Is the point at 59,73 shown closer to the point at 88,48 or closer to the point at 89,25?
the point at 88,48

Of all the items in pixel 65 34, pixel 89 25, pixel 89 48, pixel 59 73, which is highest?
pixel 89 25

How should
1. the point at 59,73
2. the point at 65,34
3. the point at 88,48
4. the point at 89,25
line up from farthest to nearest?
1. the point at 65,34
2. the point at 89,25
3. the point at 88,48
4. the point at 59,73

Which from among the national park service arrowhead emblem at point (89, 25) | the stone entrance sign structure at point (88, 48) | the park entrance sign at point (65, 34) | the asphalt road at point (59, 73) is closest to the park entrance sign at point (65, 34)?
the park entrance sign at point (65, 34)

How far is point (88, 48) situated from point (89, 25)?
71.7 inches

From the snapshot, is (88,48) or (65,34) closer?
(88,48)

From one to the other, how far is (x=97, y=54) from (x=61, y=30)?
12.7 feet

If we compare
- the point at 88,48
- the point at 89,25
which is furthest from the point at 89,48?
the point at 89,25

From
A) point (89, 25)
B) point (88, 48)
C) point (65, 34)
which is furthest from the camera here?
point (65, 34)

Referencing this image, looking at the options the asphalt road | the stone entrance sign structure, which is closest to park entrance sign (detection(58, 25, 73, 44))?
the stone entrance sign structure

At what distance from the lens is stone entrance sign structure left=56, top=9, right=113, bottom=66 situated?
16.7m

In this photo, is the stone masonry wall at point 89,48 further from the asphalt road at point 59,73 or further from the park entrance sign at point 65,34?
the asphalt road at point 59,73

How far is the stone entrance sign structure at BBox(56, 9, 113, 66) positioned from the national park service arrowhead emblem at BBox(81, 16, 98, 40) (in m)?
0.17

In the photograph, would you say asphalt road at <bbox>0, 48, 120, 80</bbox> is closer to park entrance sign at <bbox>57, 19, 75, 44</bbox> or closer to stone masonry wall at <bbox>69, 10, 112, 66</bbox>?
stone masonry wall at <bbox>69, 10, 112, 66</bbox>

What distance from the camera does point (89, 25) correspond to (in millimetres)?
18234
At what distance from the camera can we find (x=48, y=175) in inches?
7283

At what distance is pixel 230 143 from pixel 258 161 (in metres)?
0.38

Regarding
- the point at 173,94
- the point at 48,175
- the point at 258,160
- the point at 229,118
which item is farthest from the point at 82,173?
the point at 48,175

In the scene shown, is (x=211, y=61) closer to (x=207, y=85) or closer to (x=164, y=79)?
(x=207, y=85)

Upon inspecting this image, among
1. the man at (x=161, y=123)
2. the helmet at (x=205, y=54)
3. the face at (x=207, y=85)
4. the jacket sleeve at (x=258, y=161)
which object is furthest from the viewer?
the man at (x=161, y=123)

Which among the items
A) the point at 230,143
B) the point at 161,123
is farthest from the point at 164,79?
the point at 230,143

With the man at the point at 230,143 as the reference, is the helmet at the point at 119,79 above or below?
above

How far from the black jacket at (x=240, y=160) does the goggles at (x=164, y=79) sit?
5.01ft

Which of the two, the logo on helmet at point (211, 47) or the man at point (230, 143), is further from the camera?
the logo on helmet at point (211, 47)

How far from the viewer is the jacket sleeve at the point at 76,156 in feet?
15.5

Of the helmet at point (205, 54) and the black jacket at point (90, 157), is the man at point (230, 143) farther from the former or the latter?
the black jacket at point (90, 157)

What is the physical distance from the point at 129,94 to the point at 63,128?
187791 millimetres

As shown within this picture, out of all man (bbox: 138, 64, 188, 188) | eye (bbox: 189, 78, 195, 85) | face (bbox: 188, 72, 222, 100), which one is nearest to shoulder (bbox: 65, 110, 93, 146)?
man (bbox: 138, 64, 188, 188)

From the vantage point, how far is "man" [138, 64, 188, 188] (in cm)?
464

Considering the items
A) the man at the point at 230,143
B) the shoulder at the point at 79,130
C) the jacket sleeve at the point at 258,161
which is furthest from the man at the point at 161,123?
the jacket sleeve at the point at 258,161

---

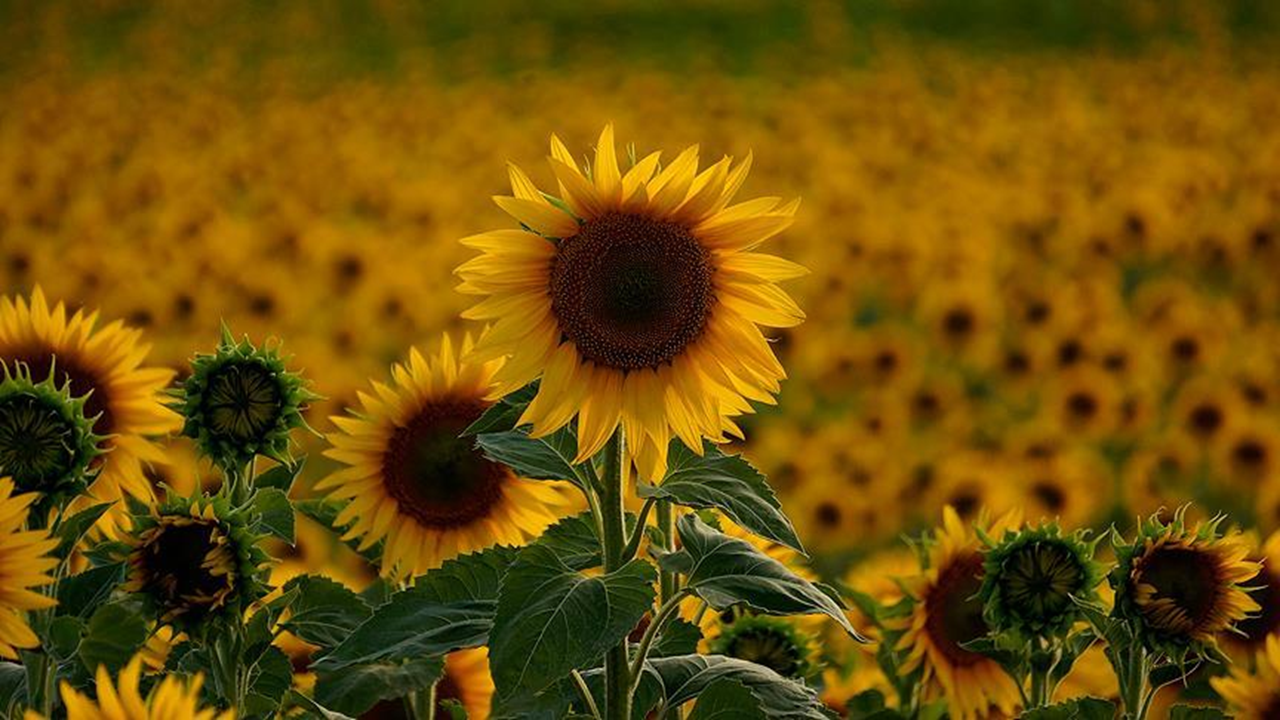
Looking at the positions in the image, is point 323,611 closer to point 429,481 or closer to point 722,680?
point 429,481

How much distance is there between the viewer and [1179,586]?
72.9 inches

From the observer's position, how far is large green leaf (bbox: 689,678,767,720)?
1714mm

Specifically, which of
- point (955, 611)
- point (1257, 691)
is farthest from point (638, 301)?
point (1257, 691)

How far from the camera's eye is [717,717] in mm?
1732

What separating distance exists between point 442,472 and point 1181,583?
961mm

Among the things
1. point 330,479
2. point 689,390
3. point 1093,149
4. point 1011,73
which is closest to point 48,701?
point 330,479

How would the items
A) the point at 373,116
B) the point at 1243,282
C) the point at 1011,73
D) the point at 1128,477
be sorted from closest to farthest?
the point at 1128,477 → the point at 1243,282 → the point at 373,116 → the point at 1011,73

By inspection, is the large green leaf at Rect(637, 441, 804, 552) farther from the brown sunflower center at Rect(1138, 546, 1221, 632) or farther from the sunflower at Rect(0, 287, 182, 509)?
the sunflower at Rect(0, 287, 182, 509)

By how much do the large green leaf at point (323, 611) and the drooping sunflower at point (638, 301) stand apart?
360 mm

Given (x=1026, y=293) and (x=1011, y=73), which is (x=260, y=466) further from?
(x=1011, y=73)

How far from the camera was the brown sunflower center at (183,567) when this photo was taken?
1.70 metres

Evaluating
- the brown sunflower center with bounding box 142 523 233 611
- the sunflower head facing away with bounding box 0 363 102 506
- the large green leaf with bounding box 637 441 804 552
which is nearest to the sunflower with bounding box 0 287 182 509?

---

» **Aim**: Copy out word for word the part of the material above that opens with the line containing "How much distance" and closes with the line containing "the point at 1128,477 →", including both of those lines.

» **Result of the task**:
How much distance is there between the viewer and [1179,586]?
72.9 inches

From the observer's position, how far is large green leaf (bbox: 689,678,767,720)?
1714mm

Specifically, which of
- point (955, 611)
- point (1257, 691)
is farthest from point (638, 301)?
point (1257, 691)

How far from the camera's eye is [717,717] in mm?
1732

What separating distance exists between point 442,472 and point 1181,583?
961mm

Among the things
1. point 330,479
2. point 689,390
3. point 1093,149
4. point 1011,73
which is closest to point 48,701?
point 330,479

How would the items
A) the point at 373,116
B) the point at 1243,282
C) the point at 1011,73
D) the point at 1128,477
be sorted from closest to farthest?
the point at 1128,477 → the point at 1243,282 → the point at 373,116 → the point at 1011,73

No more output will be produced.